Busqué las palabras adecuadas mientras la lluvia me empapaba desde la coronilla hasta las uñas de los pies. Preocupadas, las gemelas dirigían los ojos, alternativamente, hacia mí y hacia el cuadro de distribución.
—El deber de la filosofía —dije citando a Kant— es eliminar las ilusiones nacidas de los equívocos… ¡Oh, cuadro de distribución!
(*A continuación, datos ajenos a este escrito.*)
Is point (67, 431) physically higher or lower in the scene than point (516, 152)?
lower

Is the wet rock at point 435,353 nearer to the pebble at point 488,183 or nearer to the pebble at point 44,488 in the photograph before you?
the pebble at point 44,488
Descansa en paz en el fondo de las aguas del pantano.
—Arrójalo.
—¿Cómo?
—El cuadro de distribución.
Tomé el mayor impulso posible con el brazo derecho y lo arrojé, con todas mis fuerzas, formando un ángulo de cuarenta y cinco grados. El cuadro de distribución trazó un hermoso arco bajo la lluvia y chocó contra la faz del pantano. Acto seguido, fueron expandiéndose lentamente unas ondas concéntricas que llegaron hasta nuestros pies.
—¡Qué oración más maravillosa!
—¿Te la has inventado tú?
—Pues claro —dije.
Empapados como perros, bien arrimados los tres, contemplamos el pantano.
—¿Qué profundidad debe de tener? —preguntó una.
—Es terriblemente profundo —respondí.
—¿Habrá peces? —preguntó la otra.
—En todos los lagos hay peces.
Vista desde lejos, nuestra silueta debía de parecer un elegante monumento.